- _Written problem_
Copy only the records starting at the line that contains "Which among the" and ending at the line that contains "0.72 metres", replacing "furthest" with "farthest" and leaving everything else unchanged.

- _Information given_
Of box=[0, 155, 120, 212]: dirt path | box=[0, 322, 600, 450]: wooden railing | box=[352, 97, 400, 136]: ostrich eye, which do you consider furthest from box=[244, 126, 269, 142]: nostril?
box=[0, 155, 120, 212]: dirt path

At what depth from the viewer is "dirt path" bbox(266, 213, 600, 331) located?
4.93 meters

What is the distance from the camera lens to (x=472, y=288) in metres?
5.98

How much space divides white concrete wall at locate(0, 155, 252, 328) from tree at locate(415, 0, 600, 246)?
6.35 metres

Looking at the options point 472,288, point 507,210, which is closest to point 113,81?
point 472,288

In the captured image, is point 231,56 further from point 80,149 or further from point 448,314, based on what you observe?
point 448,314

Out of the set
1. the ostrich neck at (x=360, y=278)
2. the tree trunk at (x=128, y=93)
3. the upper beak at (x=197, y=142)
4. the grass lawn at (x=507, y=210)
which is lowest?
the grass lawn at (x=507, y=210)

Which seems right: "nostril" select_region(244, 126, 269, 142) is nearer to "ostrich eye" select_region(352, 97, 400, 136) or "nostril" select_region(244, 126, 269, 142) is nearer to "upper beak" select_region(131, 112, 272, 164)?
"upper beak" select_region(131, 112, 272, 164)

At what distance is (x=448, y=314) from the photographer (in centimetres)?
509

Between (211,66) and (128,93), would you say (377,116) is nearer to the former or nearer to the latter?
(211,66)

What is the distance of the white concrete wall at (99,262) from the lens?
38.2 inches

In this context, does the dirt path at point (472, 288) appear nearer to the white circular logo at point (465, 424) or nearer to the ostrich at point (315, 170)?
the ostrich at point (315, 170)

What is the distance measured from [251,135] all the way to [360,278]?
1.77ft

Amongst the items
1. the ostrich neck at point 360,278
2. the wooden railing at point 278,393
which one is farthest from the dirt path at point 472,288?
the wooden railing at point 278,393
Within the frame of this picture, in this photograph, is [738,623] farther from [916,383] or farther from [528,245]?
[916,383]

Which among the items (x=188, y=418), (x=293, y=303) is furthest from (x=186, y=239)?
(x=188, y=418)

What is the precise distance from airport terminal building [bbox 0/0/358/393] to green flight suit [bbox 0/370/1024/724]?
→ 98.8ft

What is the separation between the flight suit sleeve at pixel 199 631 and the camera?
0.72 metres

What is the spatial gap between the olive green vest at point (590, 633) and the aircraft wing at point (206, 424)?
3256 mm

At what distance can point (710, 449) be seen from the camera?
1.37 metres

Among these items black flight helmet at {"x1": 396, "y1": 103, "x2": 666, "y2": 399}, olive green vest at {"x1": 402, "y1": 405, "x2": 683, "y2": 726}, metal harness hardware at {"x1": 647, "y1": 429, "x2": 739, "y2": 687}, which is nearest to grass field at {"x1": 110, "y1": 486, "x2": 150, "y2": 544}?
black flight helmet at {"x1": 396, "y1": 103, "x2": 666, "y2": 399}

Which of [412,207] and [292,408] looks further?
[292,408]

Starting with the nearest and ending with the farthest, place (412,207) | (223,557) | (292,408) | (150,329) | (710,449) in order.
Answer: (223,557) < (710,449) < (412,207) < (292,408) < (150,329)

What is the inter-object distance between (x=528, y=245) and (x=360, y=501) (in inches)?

- _Correct output_
Which among the items (x=188, y=418), (x=293, y=303) is farthest from (x=186, y=239)?
(x=188, y=418)

What is the precise distance from airport terminal building [bbox 0/0/358/393] to green flight suit [bbox 0/370/1024/724]?
→ 98.8ft

What is the separation between the flight suit sleeve at pixel 199 631 and the camera?
0.72 metres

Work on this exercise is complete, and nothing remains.